- Prompt
Write out the entries exactly. None of the pictures should appear in the copy.

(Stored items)
■ ■ ■ ■

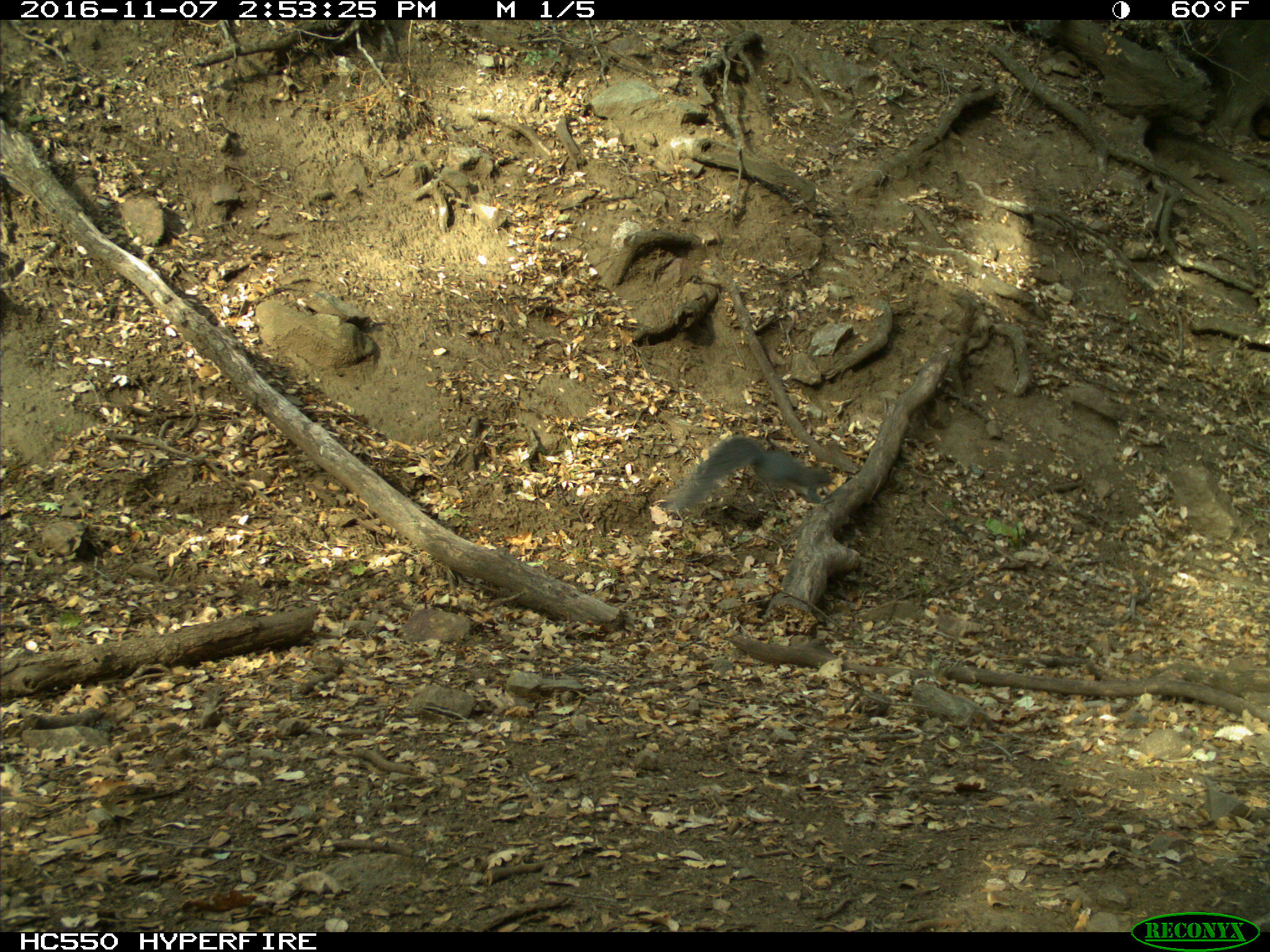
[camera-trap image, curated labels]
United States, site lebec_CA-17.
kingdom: Animalia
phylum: Chordata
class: Mammalia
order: Rodentia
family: Sciuridae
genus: Sciurus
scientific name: Sciurus carolinensis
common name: eastern gray squirrel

■ ■ ■ ■

- Solution for this exercise
[camera-trap image, curated labels]
United States, site lebec_CA-17.
kingdom: Animalia
phylum: Chordata
class: Mammalia
order: Rodentia
family: Sciuridae
genus: Sciurus
scientific name: Sciurus carolinensis
common name: eastern gray squirrel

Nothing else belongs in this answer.